Another point to consider is whether there is a single company, credential or key that, if compromised, could cause the destruction of all your backups. Although it is useful to have multiple media and servers, if a single hacker can destroy everything, you are vulnerable in the same way the two companies mentioned in the introduction were. Physical media that is rotated off-site is a good way to achieve this, or else a separate server with a completely different set of credentials.
zbackup makes it relatively simple to encrypt the data stored in the backup. If you are storing your backups on insecure or third-party machines, you may want to use this facility. When managing backups for multiple servers, I prefer to encrypt the media where the backups are stored using LUKS. This includes the drives within the servers and the removable USB drives.
It is particularly important that you don't compress or encrypt your files as part of a process before you pass them to zbackup. Otherwise, you will find the deduplication will be completely ineffective. For example, Postgres allows you to compress your backups when writing the file. If this option were used, you would get no benefit from using zbackup.
In the architecture here, I have suggested doing the zbackup on each server rather than centralizing it. This means that although duplicates within a server are merged, duplicates between servers are not. For some applications, that may not be good enough. In this case, you might consider running zbackup on the virtualization host to deduplicate the disk files.
zbackup and tar are both stream-oriented protocols. This means that restoring a single file requires the computer to restore the entire backup and untar only the file you require. For small backups, this may be fine, but if your directory structures are very large, it may be worthwhile to back up directories individually rather than in one go. For example, you might choose to back up Web sites individually.

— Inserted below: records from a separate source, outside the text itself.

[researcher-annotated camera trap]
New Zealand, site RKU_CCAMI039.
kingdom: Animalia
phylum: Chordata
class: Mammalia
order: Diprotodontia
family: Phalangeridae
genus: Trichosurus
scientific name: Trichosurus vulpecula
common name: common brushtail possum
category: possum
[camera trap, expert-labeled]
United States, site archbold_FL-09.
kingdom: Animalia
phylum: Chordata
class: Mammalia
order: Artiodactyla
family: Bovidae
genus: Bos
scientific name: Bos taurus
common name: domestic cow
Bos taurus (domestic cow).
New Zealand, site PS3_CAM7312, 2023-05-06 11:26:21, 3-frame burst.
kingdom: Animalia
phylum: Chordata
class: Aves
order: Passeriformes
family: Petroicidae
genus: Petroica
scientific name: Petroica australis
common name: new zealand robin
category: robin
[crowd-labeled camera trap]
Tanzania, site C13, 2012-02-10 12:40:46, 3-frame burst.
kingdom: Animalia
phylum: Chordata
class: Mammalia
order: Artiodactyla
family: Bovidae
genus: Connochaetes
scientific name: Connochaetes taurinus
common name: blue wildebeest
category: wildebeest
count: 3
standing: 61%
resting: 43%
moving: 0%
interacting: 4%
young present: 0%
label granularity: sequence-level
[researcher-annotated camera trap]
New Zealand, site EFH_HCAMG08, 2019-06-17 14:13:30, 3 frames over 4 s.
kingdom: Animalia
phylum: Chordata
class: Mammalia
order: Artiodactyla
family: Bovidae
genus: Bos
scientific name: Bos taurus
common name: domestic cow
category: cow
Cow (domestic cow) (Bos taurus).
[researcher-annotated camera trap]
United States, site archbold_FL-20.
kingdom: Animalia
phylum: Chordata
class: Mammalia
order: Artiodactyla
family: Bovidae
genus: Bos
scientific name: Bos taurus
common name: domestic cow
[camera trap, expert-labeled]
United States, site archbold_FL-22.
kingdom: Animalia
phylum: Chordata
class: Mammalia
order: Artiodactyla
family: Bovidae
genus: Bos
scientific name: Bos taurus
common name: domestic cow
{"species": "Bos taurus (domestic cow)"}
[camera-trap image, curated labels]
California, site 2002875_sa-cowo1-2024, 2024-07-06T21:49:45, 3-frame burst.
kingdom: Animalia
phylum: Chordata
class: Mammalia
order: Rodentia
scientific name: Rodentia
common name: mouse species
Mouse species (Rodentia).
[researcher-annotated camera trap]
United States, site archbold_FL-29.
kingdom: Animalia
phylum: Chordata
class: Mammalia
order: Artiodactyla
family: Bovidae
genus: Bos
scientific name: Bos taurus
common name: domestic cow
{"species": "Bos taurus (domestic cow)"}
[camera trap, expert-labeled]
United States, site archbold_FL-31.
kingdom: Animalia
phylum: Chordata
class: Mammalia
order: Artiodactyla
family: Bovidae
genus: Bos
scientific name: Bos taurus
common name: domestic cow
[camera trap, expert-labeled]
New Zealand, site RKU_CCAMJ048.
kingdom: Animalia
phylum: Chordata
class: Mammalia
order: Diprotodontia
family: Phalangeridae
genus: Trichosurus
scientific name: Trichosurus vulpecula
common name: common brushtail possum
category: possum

zbackup currently is limited by the speed at which the data can be read in and streamed to the deduplication process. A file must be read in full and then deduplicated even if it hasn't changed. This is roughly equivalent to rsync -c (that is, checksum the file content rather than just comparing the file metadata). To scale to really large data sizes, zbackup may need to incorporate some of the tar facilities within itself, so that if it can determine a file hasn't changed (by inode and metadata), it deduplicates the file without reading it.